Bach’s most celebrated ‘deep’ contrapuntal pieces are single-themed (but by no means all) — and then at the very end of the last statement-for-all-time, a second theme appears. How does it even fit inside the denseness he’s already created?
Late Romantic went through a phase of deriving a whole work from a single theme: Brahms’ 3rd Symphony F-A♭-F (Frei Aber Froh); Franck Symphony in D. Does Rhachmaninov’s Paganini Variations count as single-themed? Would you guess that breath-taking slowed-down inversion is the ‘same’ theme?
(I have a small continuing project to find counter-examples to any broad sweeping claim anybody makes about music.)
He’s Welsh now! That reminds me of the fully Armenianized Prighozian I saw a day or two ago. ^_^
Bach was Welsh all along!
Nid Bach, ond Mawr, dylai ei enw fod.
Bach was Welsh all along!
‘Mighty Bach!’ in Under Milk Wood/Organ Morgan.
John Cowan:
I would describe Bach as the last gasp not of the contrapuntal style, though that is incidentally true, but of the monothematic style.

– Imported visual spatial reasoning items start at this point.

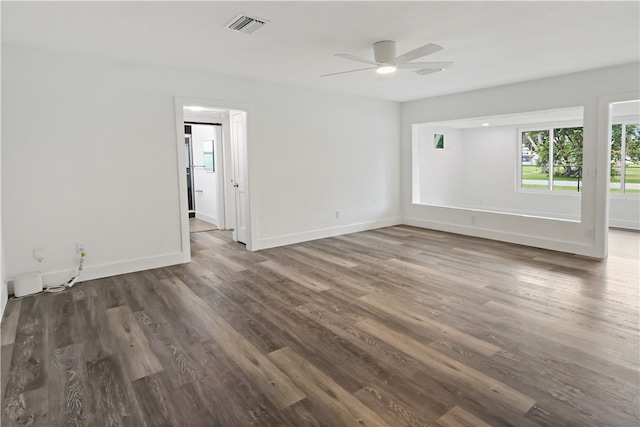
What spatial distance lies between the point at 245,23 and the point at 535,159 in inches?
326

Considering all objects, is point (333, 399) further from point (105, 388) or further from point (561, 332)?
point (561, 332)

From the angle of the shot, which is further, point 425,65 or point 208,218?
point 208,218

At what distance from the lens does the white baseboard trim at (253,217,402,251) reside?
5.85 meters

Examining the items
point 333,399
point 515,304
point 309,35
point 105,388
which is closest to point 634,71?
point 515,304

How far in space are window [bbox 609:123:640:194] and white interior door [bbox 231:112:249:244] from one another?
7.17 meters

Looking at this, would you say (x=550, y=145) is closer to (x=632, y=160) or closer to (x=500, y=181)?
(x=500, y=181)

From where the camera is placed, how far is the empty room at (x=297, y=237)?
218cm

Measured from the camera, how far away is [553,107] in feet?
17.6

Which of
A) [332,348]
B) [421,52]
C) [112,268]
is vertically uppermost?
[421,52]

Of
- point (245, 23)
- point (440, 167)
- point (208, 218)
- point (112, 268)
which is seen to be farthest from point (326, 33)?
point (440, 167)

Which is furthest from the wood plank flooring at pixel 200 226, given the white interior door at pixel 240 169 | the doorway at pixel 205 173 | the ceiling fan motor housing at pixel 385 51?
the ceiling fan motor housing at pixel 385 51

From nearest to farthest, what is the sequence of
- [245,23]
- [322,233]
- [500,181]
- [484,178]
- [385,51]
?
1. [245,23]
2. [385,51]
3. [322,233]
4. [500,181]
5. [484,178]

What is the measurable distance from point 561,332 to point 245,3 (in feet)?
11.7

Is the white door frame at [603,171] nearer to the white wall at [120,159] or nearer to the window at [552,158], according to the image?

I disagree, even if we accept that there was ever a contrapuntal style (it’s much broader than that). There was a later-18C pendulum swing against what may be seen as the all-pervasiveness of intricate contrapuntalism, but that doesn’t mean counterpoint as a dimension of western music ever collapsed and gasped its last. Apart from the canon (Mozart, Beethoven, and so on) a hard core of contrapuntal liturgical music was never interrupted. And Schubert never stopped seeking out experts in counterpoint to improve his own art. Likewise Bruckner, well into his mature career: and we must suppose that his organ improvisations were thoroughly contrapuntal. Not one was ever written out (damn!), but by all accounts they were surpassingly brilliant. Many were fugal. In my own micro-corner I find it hard to compose other than contrapuntally.
As for monothematicity, that is characteristic of the later works of Haydn (1732–1808).
Brett:
However, soloists in classical concertos often used to extemporize their cadenzas, and I think it’s actually too bad that they essentially never do anymore.
Perhaps not cadenzas invented on the spot; but there are a few classical pianists now who solicit themes from the audience (written and placed in a box at the start of the recital) and then improvise on them. A couple of Australian pianists have done that in recent years. Can’t remember the names. Others one comes across casually like to improvise, in some “classical” genre or other. Should be more of it of course.
Counterpoint never really went away.
Of course not. It’s a permanent resource of music, along with melody, harmony, rhythm, etc. By the contrapuntal style I mean a musical style in which counterpoint is the dominant resource, in the sense that (say) rhythm is the dominant resource in rock music. By the same token, of course there was monothematic music after the Baroque, but it was never dominant again.